(Source data)
+---+
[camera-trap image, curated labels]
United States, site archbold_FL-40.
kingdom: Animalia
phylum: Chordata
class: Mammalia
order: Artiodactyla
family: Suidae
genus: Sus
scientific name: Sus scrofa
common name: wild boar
+---+
| WORK ORDER |
Output the full set of entries exactly as they were given.

| RESULT |
[camera-trap image, curated labels]
United States, site archbold_FL-40.
kingdom: Animalia
phylum: Chordata
class: Mammalia
order: Artiodactyla
family: Suidae
genus: Sus
scientific name: Sus scrofa
common name: wild boar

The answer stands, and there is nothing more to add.